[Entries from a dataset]
[START]

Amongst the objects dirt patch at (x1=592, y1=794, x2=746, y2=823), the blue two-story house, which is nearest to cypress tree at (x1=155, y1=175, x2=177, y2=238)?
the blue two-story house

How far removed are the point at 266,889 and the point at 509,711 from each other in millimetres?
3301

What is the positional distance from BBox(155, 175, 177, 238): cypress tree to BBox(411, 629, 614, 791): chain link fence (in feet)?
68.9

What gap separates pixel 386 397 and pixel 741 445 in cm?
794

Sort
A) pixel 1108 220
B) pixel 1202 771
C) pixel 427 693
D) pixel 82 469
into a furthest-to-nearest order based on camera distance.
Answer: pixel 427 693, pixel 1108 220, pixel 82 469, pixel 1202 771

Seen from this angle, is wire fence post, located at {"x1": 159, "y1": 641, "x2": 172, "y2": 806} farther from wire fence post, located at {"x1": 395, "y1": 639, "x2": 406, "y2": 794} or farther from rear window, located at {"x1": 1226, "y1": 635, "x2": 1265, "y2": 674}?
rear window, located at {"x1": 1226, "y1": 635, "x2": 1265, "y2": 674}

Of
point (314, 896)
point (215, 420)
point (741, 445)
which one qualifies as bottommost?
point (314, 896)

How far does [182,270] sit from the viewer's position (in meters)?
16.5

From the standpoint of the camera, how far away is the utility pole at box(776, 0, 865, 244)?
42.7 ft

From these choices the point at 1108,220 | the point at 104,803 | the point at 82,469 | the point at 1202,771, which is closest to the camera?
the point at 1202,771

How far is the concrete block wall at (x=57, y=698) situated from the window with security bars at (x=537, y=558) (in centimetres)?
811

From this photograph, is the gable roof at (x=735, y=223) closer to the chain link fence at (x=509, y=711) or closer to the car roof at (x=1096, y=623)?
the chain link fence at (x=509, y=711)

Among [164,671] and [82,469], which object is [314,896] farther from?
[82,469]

[END]

Please put everything from the line containing "From this photograph, is" down through the end of the records into a JSON list of strings, one string per line, with blank lines left out.

Reply:
[
  "From this photograph, is the gable roof at (x=735, y=223) closer to the chain link fence at (x=509, y=711) or closer to the car roof at (x=1096, y=623)?",
  "the chain link fence at (x=509, y=711)",
  "Among [164,671] and [82,469], which object is [314,896] farther from?",
  "[82,469]"
]